Sauf que voilà, dans le même temps, il est génial. Quelque chose d'indescriptible s'en dégage, à chaque instant, irradiant l'auditeur par sa classe décontractée. Quand les synthétiseurs vous explosent à la figure vers la troisième minute de l'épique Dance Yrself Clean qui ouvre l'album, ou quand James Murphy tient une note dans l'aigu pendant 20 secondes un peu plus tard, il y a un sentiment de victoire propre à la musique de LCD Soundsystem et qui justifie tout, qui fait qu'on oublie les plagiats, qui ne sont de toute façon vraiment pas un problème. Un je-ne-sais-quoi aux allures de fête. Mais il est impossible de vous donner des raisons concrètes pour expliquer ce qui fait qu'on peut écouter Drunk Girls en boucle. On ne peut justifier, à aucun moment, les raisons de notre sympathie éternelle pour ce que fait Murphy. Non, cet album est tout simplement indéfendable. Ses tares sont ses vertus, et vice-versa. Il pourrait nous faire horreur, il devrait, mais il nous fait danser bêtement. C'est de la pop, de la pure pop qui est prête à tout pour être efficace, et sait parfaitement comment s'y prendre pour peu que vous soyez assez faibles pour être conquis par ses formules faciles et ses gimmicks usés. Et Murphy a beau vous dire qu'il ne sait pas faire de tubes sur You Wanted A Hit, il a beau étirer ses morceaux sur plus de cinq minutes sans même parfois leur offrir de refrain, il sait très bien, et nous aussi, que c'est des conneries, qu'un I Can Change est un monstre de composition à foutre sur "repeat" en chantant ses paroles toujours aussi ironiques ("Love is an open book to a verse of your bad poetry, and this is coming from me") malgré ses voix à la Bono et ses claviers outrés. James Murphy sait, tel un vieux sage, et il utilise son savoir pour engendrer Home, qui clôture l'album avec ses claviers estivaux en un happy end qui rend le cœur léger, et il nous lance "You're afraid of what you need !" avant de se lancer dans de vastes harmonies irrésistibles qui pourraient durer toute la vie.

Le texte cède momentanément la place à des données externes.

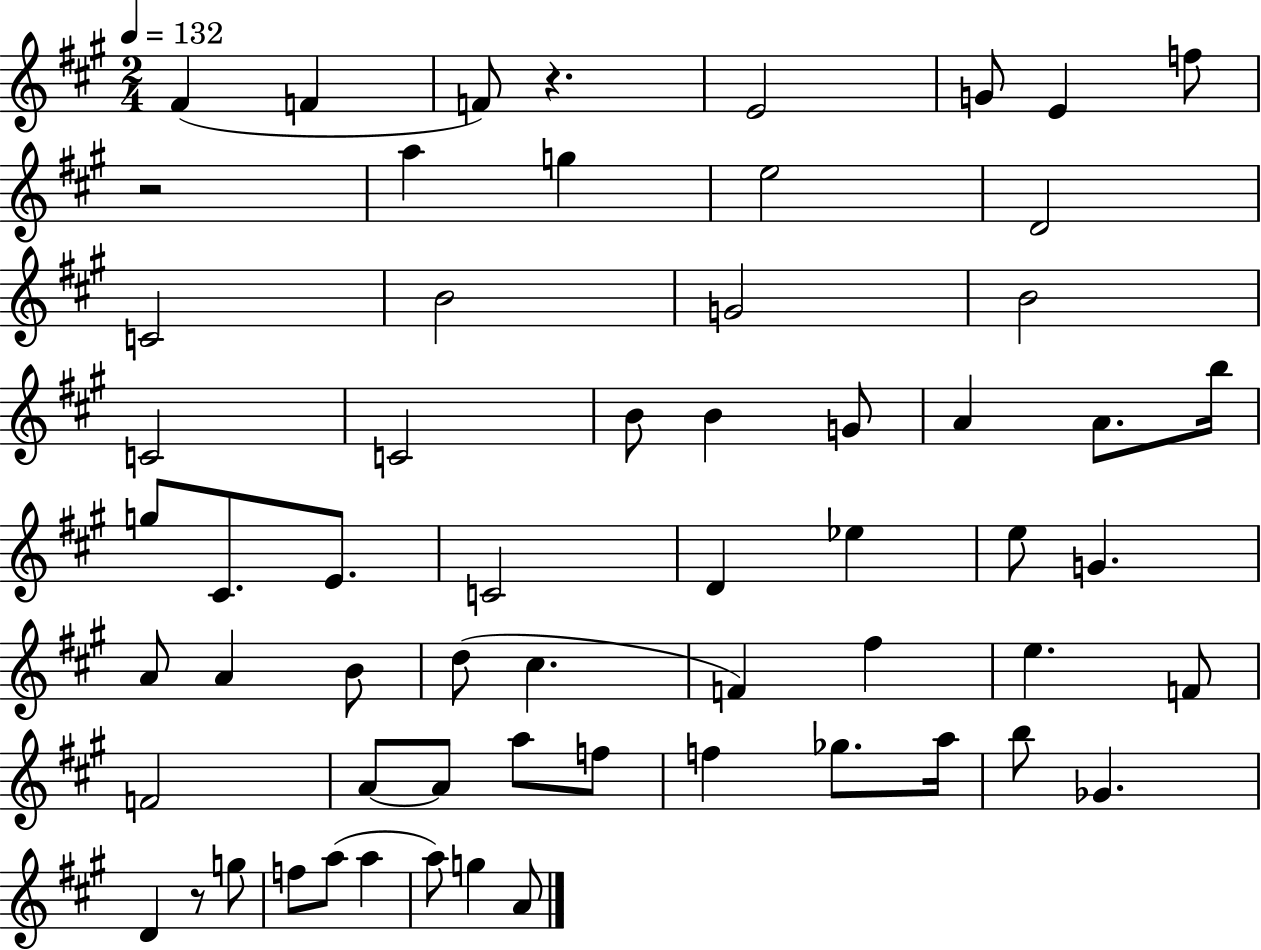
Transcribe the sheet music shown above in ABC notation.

X:1
T:Untitled
M:2/4
L:1/4
K:A
^F F F/2 z E2 G/2 E f/2 z2 a g e2 D2 C2 B2 G2 B2 C2 C2 B/2 B G/2 A A/2 b/4 g/2 ^C/2 E/2 C2 D _e e/2 G A/2 A B/2 d/2 ^c F ^f e F/2 F2 A/2 A/2 a/2 f/2 f _g/2 a/4 b/2 _G D z/2 g/2 f/2 a/2 a a/2 g A/2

C'est là-dessus que prend fin LCD Soundsystem, selon les dernières interviews en tout cas, et si "This is Happening" ne dépasse pas son prédécesseur "Sound of Silver" (2007), qui était somme toute plus puissant, profond, tragique et aventureux, il n'en reste pas moins une porte de sortie en forme de manifeste pop, d'hommage aux anciens (le tournant 78-83 et la trinité Bowie/Reed/Pop) et sera l'un des disques à ne pas oublier lorsque vous partirez en vacances dans quelques semaines. Quant à la suite du programme pour James Murphy, pas de quoi s'en faire, le bonhomme saura rebondir (sans mauvais jeu de mot), il vous le dit lui-même : "I can change if it makes you fall in love."